Friday, September 01, 2006

NYT: Bush on another road show to sell the war

In Latest Push, Bush Cites Risk in Quitting Iraq - New York Times: "The latest White House offensive — the third major public relations effort in the past year to offset a decline in public support for the Iraq war and place it in the context of a broader cause — began unfolding this week, with combative speeches to veterans groups by Vice President Dick Cheney and Secretary of Defense Donald H. Rumsfeld. Both invoked variations of the word “appease’’ to characterize critics of the president’s policies, with Mr. Rumsfeld saying they had not “learned history’s lessons.’’

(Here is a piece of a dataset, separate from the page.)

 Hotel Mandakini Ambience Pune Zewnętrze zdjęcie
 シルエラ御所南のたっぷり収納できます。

That language drew an immediate backlash from Democrats on Wednesday, and Mr. Bush did not adopt it. But he did echo the allusions to the failed strategy of trying to appease Nazi Germany. He called today’s terrorists ‘’successors to Fascists, to Nazis, to Communists and other totalitarians of the 20th century,’’ and cautioned Americans against concluding that five years after the Sept. 11 attacks the threat had receded.

“That feeling,’’ he said, “is natural and comforting — and wrong.’’

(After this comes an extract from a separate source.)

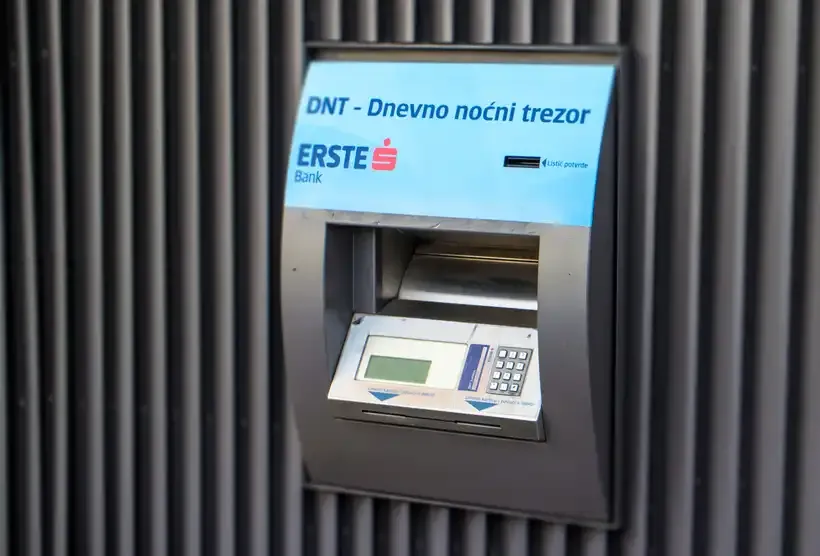 Erste - Photo 2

It was an aggressive opening salvo to the midterm election season, timed to coincide with the days preceding the fifth anniversary of the Sept. 11 attacks. In forceful language, the president painted the war on terror as an epic struggle between good and evil.

While he predicted victory, resurrecting a word he had dropped months ago and using it 12 times in a 44-minute speech, Mr. Bush also cautioned that the road ahead would be fraught with obstacles."